The mind is the TV – and the TV-thief
Suppose a person is watching TV, and a thief sneaks into the house and starts carrying the TV away. However, the person is so engrossed that he follows the thief not to stop the robbery but to keep watching the TV.
Such a farcical robbery happens in our inner world, wherein the mind acts as both the TV and the TV-thief. The Bhagavad-gita (15.09) indicates that the mind is the central integrator of the inputs from the various senses. The mind acts like a TV that plays out various thoughts, fantasies and worries triggered by the sensory inputs. The movie displayed by the mind can be so captivating that we get completely lost in it, forgetting who we are and what we are supposed to do.

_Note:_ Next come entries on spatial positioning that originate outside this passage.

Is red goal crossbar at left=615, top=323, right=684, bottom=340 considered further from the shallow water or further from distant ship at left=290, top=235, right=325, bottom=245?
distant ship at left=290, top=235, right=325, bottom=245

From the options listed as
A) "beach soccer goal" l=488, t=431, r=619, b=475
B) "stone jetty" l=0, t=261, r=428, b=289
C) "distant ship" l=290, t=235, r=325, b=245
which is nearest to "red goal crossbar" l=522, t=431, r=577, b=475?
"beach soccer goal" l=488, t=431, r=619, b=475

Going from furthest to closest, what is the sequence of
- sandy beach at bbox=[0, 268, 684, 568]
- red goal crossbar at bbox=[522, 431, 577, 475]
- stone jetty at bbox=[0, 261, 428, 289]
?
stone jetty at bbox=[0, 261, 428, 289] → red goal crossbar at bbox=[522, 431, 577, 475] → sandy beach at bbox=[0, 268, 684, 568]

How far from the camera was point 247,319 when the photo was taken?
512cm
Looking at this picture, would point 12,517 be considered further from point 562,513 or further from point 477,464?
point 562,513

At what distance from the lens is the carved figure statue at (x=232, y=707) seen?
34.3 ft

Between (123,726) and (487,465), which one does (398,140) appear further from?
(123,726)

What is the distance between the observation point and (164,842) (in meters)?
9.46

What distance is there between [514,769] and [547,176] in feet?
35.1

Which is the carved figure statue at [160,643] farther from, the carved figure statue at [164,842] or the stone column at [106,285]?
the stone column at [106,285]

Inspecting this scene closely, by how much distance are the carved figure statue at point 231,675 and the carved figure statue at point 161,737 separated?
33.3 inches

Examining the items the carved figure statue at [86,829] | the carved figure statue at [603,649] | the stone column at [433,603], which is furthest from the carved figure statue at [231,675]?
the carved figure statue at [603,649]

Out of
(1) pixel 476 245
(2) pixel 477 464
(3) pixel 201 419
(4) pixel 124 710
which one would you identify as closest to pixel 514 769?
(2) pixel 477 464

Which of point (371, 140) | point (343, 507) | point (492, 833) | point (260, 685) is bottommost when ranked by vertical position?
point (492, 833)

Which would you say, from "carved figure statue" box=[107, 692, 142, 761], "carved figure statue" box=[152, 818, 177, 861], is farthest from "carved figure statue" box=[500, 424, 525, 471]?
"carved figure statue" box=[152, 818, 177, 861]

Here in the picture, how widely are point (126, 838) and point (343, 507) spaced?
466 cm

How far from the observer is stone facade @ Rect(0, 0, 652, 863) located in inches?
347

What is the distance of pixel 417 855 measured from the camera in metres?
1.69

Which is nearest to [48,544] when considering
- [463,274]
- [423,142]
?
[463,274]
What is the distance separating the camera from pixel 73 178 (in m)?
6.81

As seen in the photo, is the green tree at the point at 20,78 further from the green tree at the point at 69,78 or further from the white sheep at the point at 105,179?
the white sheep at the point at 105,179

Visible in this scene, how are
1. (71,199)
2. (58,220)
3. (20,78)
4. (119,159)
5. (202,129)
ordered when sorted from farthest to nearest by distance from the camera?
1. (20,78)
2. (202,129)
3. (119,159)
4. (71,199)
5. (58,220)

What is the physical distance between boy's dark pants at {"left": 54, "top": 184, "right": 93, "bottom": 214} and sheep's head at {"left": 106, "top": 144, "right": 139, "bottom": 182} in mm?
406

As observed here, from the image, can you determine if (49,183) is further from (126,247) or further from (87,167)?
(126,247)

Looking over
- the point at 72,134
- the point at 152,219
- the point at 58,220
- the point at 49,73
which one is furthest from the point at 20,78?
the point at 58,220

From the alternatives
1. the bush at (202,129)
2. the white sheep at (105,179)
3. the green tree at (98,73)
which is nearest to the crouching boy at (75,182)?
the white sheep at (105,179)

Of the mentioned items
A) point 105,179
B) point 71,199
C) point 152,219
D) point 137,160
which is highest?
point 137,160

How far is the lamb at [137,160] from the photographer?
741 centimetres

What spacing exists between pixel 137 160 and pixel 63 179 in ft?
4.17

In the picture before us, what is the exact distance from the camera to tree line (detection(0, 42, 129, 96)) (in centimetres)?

Thereafter, the mind acts like the TV-thief – it leads our consciousness away in various unproductive or unworthy directions. And it misleads our consciousness so subtly that we frequently don’t even realize we are being distracted. Thus, the mind is like a hi-tech thief who rigs the TV so that it broadcasts a captivating program, ensuring that we remain oblivious to the robbery.
If we could just stop watching the TV for a few moments, that break would break the TV’s spell – and we would immediately stop the robbery. Similarly, if we could just stop being captivated by the mind for even a few moments, that break would break the mind’s spell – and we would stop it from carrying away our consciousness.
The most empowering ways to counter the mind’s spell are scriptural study and meditation. Scriptural study reminds us intellectually that we are different from the mind. And meditation reinforces those intellectual reminders through experiential confirmations – by meditating, we gain access to higher, spiritual realities so fulfilling that they make the mind’s allurements resistible.